The person called the Beloved Disciple seems to have led this community through its tough times. The final chapter alludes to him possibly already being dead, but tradition still considers him to be the author of the book. He was held in such great esteem that at the Last Supper, he was said to recline “in the bosom” of Jesus – the expression that refers to Jesus’ own state with the Father; naturally, he was the first to reach the empty grave, first to believe. He is associated with John, one of the sons of Zebedee; chiefly, because every other disciple of the synoptic gospels is also explicitly named in the 4th gospel. Only John is omitted in favor of this 12th person “whom Jesus loved”. Many theories as to who he was have been proposed (e.g. Lazarus), but the community member(s) who wrote about him kept him anonymous. Still, this community, who was first to formulate their testimony of Jesus as the ever-existent Word who brought Light to this dark world (despite its rejection, mirroring their expulsion) is to this day called Johannine. The feast of St John the Evangelist has just passed on May the 6th.

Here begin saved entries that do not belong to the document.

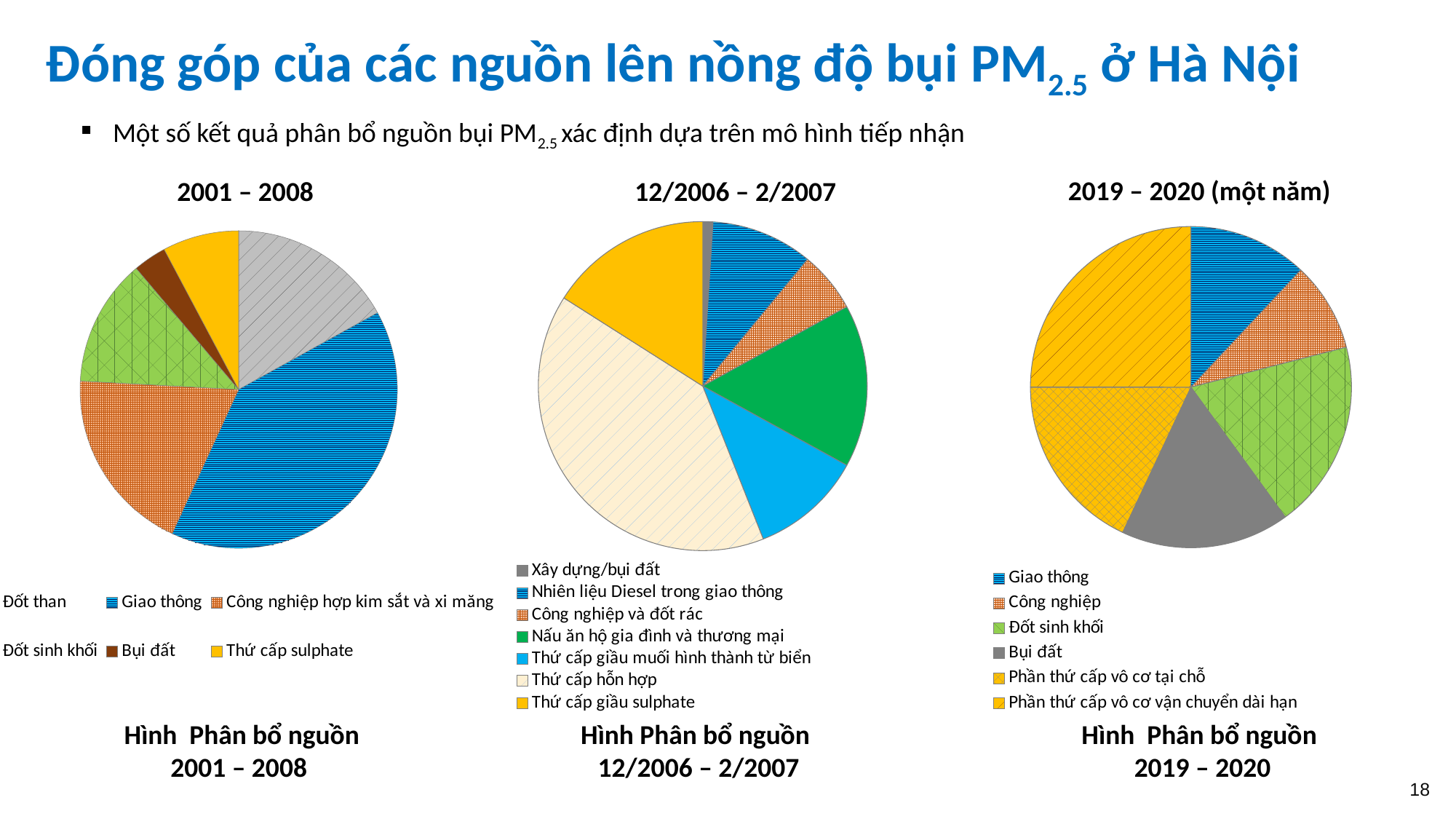
In the 12/2006 – 2/2007 pie chart, how many source categories does the legend list? 7 In the 12/2006 – 2/2007 pie chart, which slice is larger: Nấu ăn hộ gia đình và thương mại or Công nghiệp và đốt rác? Nấu ăn hộ gia đình và thương mại In the 2001 – 2008 pie chart, which source has the largest slice? Giao thông In the 2019 – 2020 (một năm) pie chart, which source has the smallest slice? Công nghiệp In the 2001 – 2008 pie chart, how many source categories does the legend list? 6 What kind of chart is used for the 2001 – 2008 source apportionment? Pie chart In the 12/2006 – 2/2007 pie chart, which source has the largest slice? Thứ cấp hỗn hợp How many pie charts are shown on the slide? 3 In the 2001 – 2008 pie chart, which slice is larger: Giao thông or Đốt than? Giao thông In the 2019 – 2020 (một năm) pie chart, how many source categories does the legend list? 6 In the 2001 – 2008 pie chart, which source has the smallest slice? Bụi đất In the 12/2006 – 2/2007 pie chart, which source has the smallest slice? Xây dựng/bụi đất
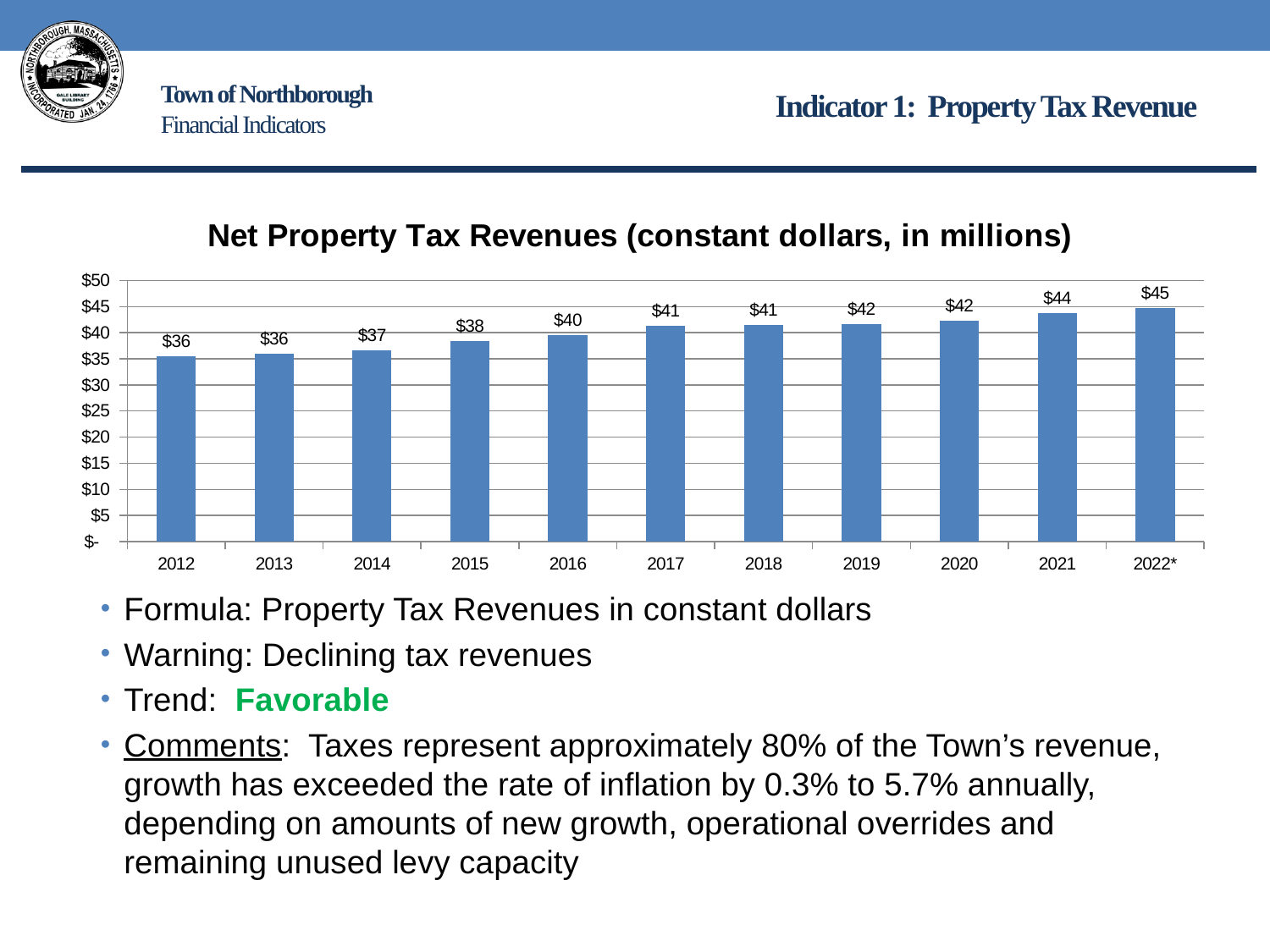
Is the value for 2014 greater or less than $40? less What kind of chart is used to show net property tax revenues? bar chart Which year has the highest net property tax revenue? 2022* Do the net property tax revenue values rise or fall from 2012 to 2022*? rise How many years are shown on the x axis of the chart? 11 What is the difference between the 2022* value and the 2012 value? $9 Which is larger, the value for 2015 or the value for 2019? 2019 What is the net property tax revenue value shown for 2012? $36 What is the title of the chart? Net Property Tax Revenues (constant dollars, in millions) What is the net property tax revenue value shown for 2016? $40 What is the net property tax revenue value shown for 2022*? $45 What is the net property tax revenue value shown for 2021? $44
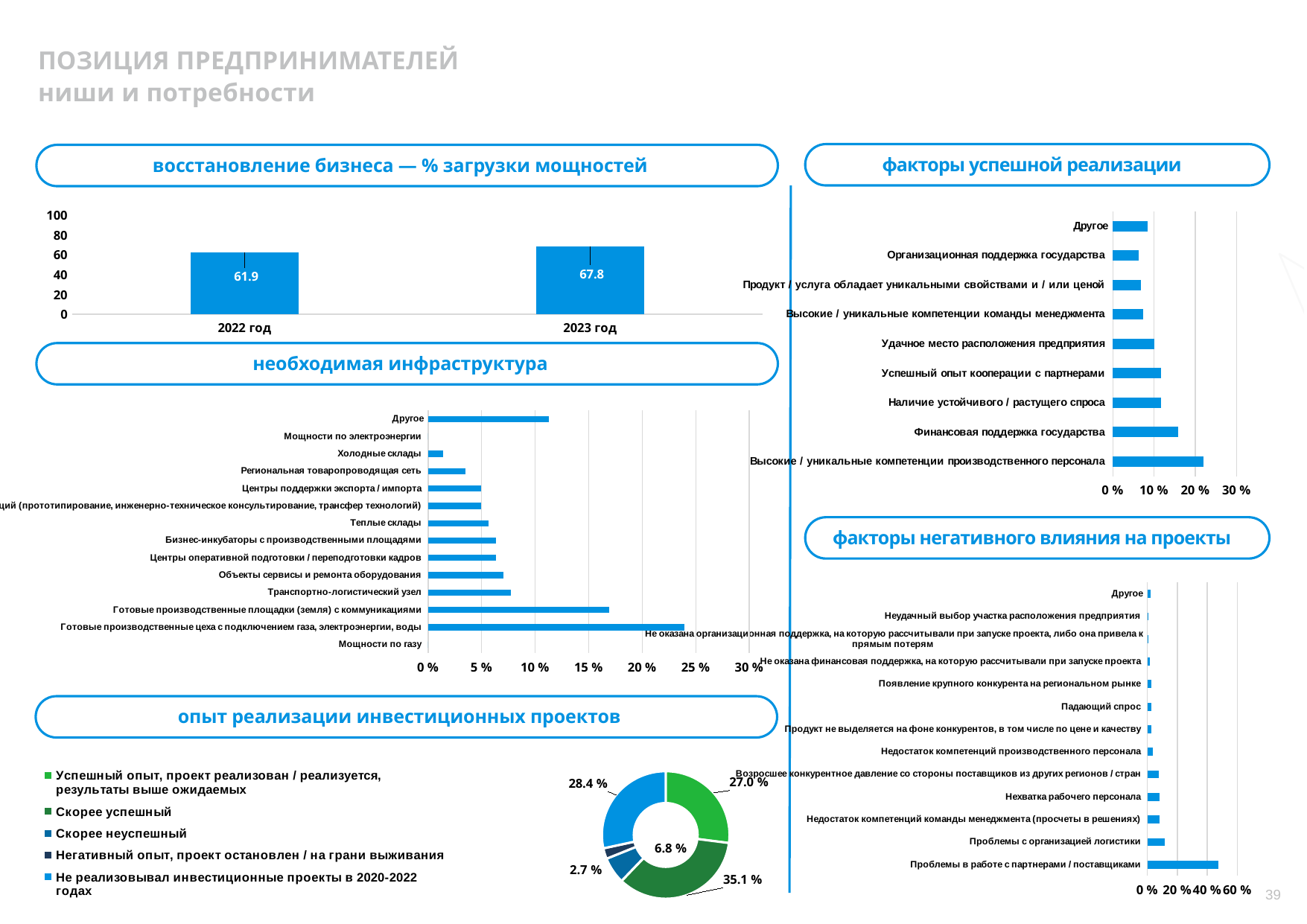
In the chart 'восстановление бизнеса — % загрузки мощностей', do the values rise or fall from 2022 год to 2023 год? rise In the chart 'необходимая инфраструктура', which category has the highest value? Готовые производственные цеха с подключением газа, электроэнергии, воды In the chart 'опыт реализации инвестиционных проектов', what share does 'Скорее успешный' have? 35.1 % In the chart 'восстановление бизнеса — % загрузки мощностей', what is the difference between the 2023 год and 2022 год values? 5.9 In the chart 'опыт реализации инвестиционных проектов', which category has the smallest share? Негативный опыт, проект остановлен / на грани выживания In the chart 'факторы успешной реализации', which category has the highest value? Высокие / уникальные компетенции производственного персонала In the chart 'необходимая инфраструктура', is the value for 'Готовые производственные цеха с подключением газа, электроэнергии, воды' greater or less than 20 %? greater How many entries does the legend of the chart 'опыт реализации инвестиционных проектов' list? 5 What kind of chart is 'опыт реализации инвестиционных проектов'? doughnut (pie) chart In the chart 'факторы негативного влияния на проекты', is the value for 'Проблемы в работе с партнерами / поставщиками' greater or less than 40 %? greater In the chart 'восстановление бизнеса — % загрузки мощностей', what is the value for 2023 год? 67.8 In the chart 'восстановление бизнеса — % загрузки мощностей', what is the value for 2022 год? 61.9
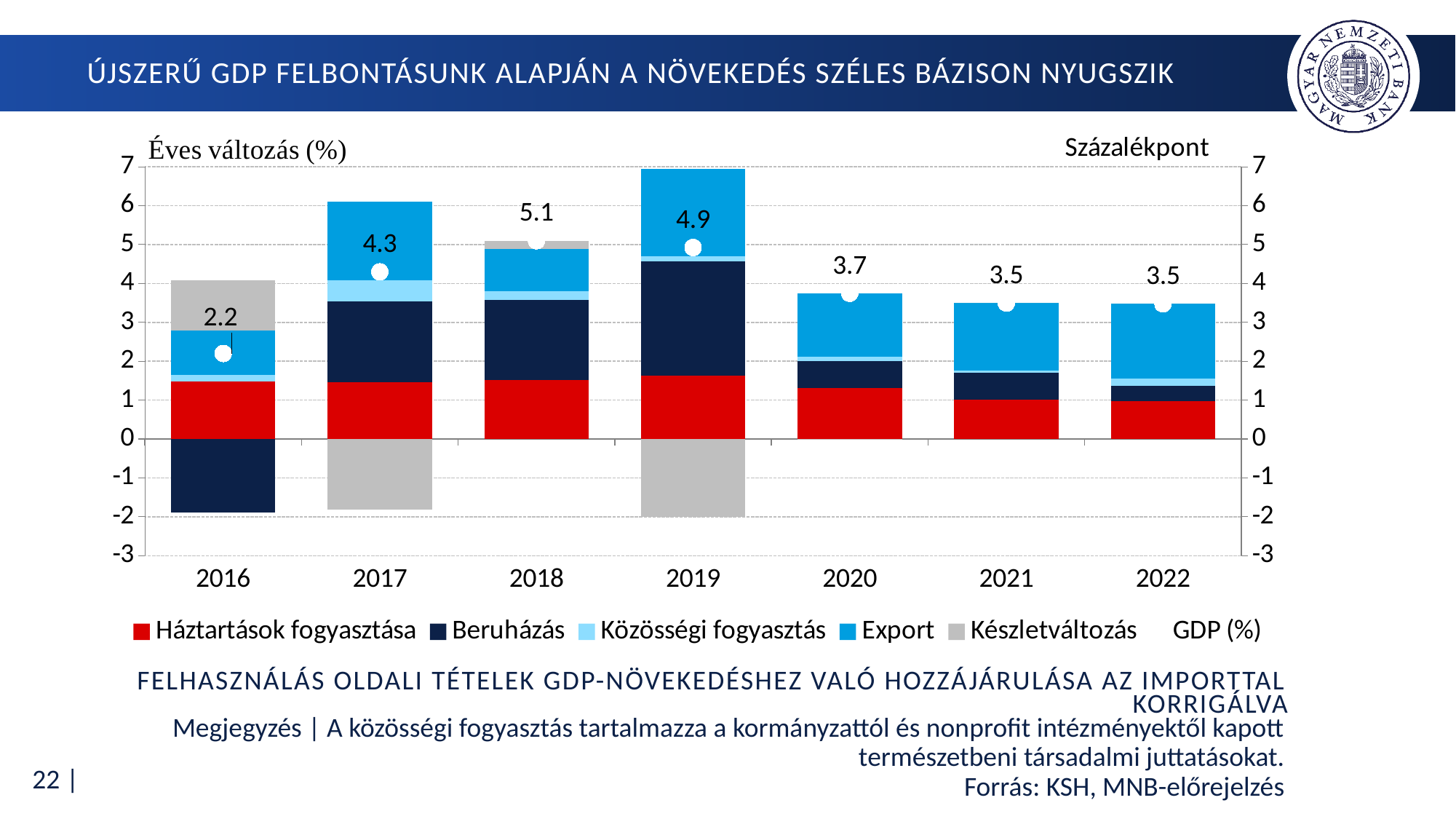
Which year has the larger GDP (%) value, 2017 or 2019? 2019 What kind of chart is shown on the slide? Stacked bar chart combined with GDP (%) plotted as point markers (combination chart) How many years are shown on the x axis? 7 Which year has the lowest GDP (%) value? 2016 What is the GDP (%) value shown for 2016? 2.2 What is the difference between the GDP (%) values for 2018 and 2016? 2.9 What is the GDP (%) value shown for 2018? 5.1 How many entries does the legend list? 6 Does the GDP (%) value rise or fall from 2019 to 2022? fall Is the Készletváltozás contribution in 2019 greater or less than -1? less What is the GDP (%) value shown for 2020? 3.7 Which year has the highest GDP (%) value? 2018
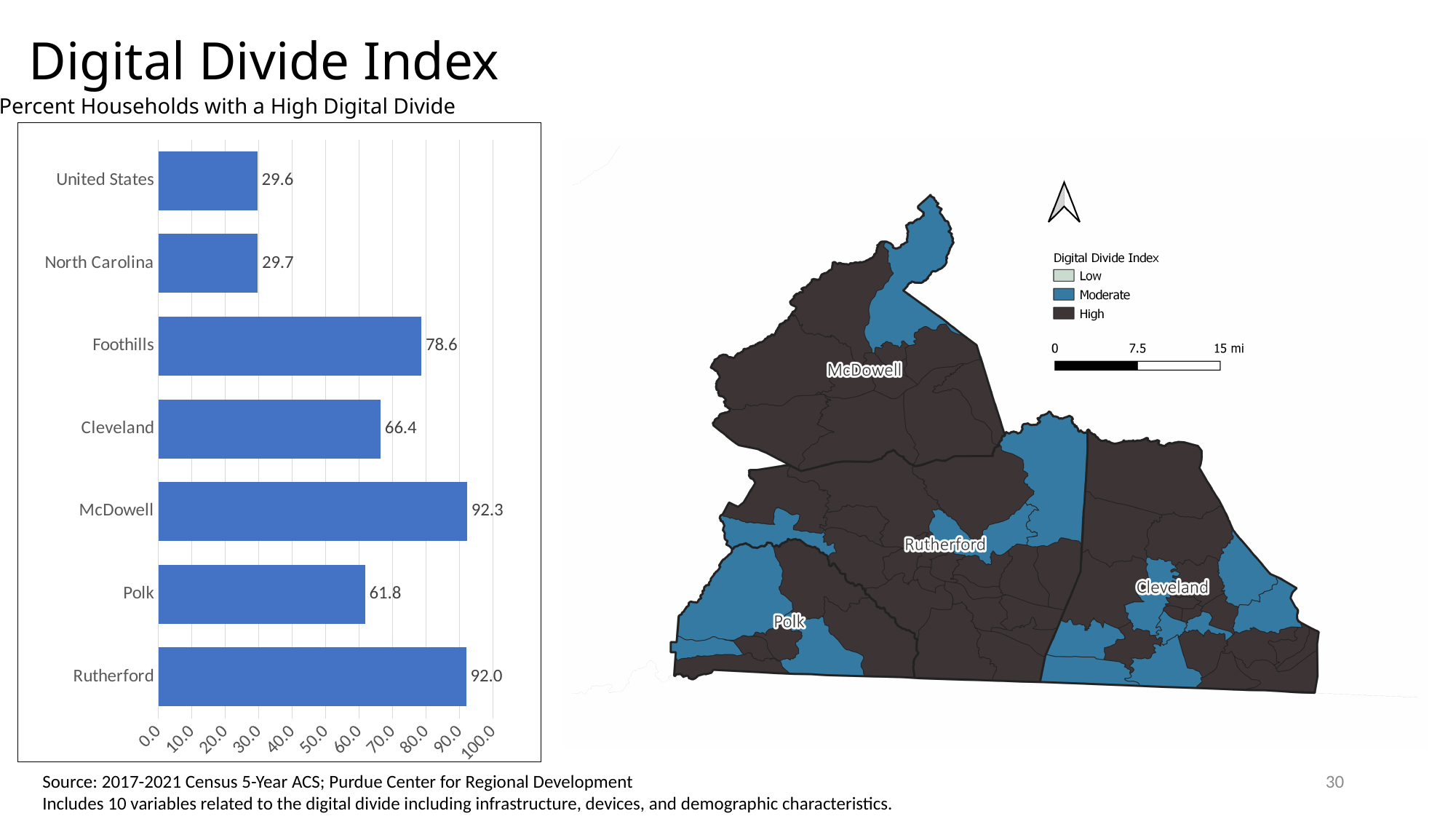
What is the difference between the values for North Carolina and the United States? 0.1 What type of chart is used to show percent households with a high digital divide? Bar chart What is the difference between the values for Foothills and Cleveland? 12.2 Which category has the highest value in the bar chart? McDowell Which has a larger value, Cleveland or Polk? Cleveland What value is shown for McDowell in the bar chart? 92.3 Is the value for Cleveland greater or less than 60.0? greater Which has a larger value, Rutherford or Foothills? Rutherford What is the value for Polk in the bar chart? 61.8 How many categories are shown in the bar chart? 7 What is the percent of households with a high digital divide for Foothills? 78.6 What value does the bar chart show for the United States? 29.6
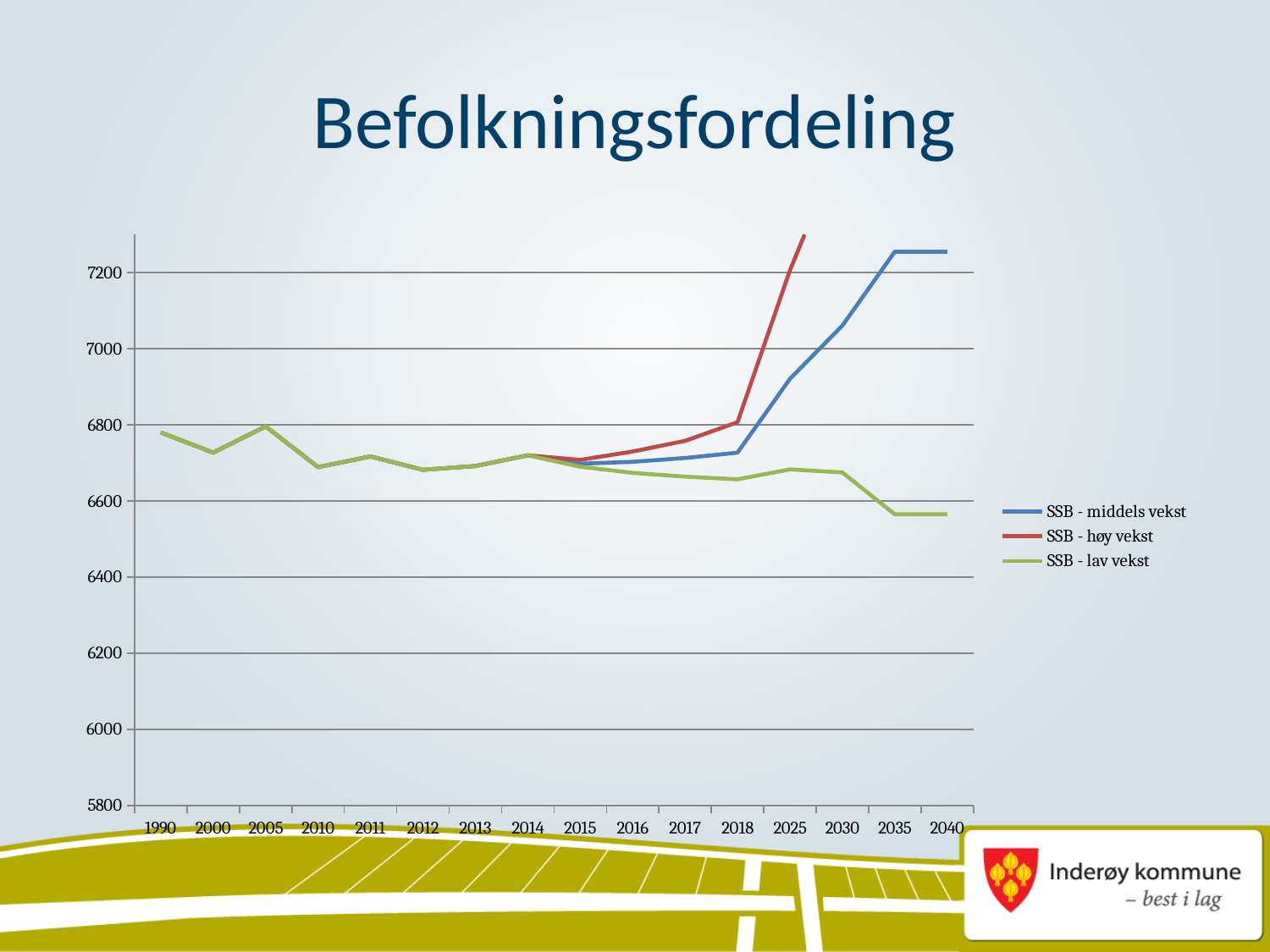
Is the value for SSB - lav vekst in 2040 greater or less than 6600? less What is the title of the chart? Befolkningsfordeling Is the value for SSB - middels vekst in 2040 greater or less than 7200? greater What kind of chart is shown on the slide? line chart How many series does the legend list? 3 Is the value for SSB - lav vekst in 2010 greater or less than 6600? greater Which series is drawn in green? SSB - lav vekst How many years are labelled along the x axis? 16 Does the SSB - middels vekst line rise or fall between 2018 and 2035? rise Which series has the highest value in 2025? SSB - høy vekst Which series has the lowest value in 2030? SSB - lav vekst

It seems to me that the very history of the writings of the 4th gospel testifies to the core feature of our current belief: that out of the death of old ways comes new life. Many of us have come through the situations in which we had to leave previously beloved communities, relationships, workplaces or careers where we no longer felt that we could or ever would belong. Yet, out of the darkest moments of conflict and alienation comes greater self-awareness, clarity of vocation, precision of beliefs. In doing so, it is at times difficult to let go of the bitterness and avoid defining ourselves solely by the contrast between the old and new identities - between “them” and “us”. But, the struggle is worth it for our own peace, and even more so, the very basis for self-respect is found in that we are called to have for every person, simply as made in the Image of God. What gives us the strength to do so, to forgive, to grow is the reality of the resurrection. In the world “on this side of the valley”, it unfolds “simply” as the day-to-day renewal, enabled by the great restorer of our souls (cf Ps 23) – our Good Shepherd. Amen.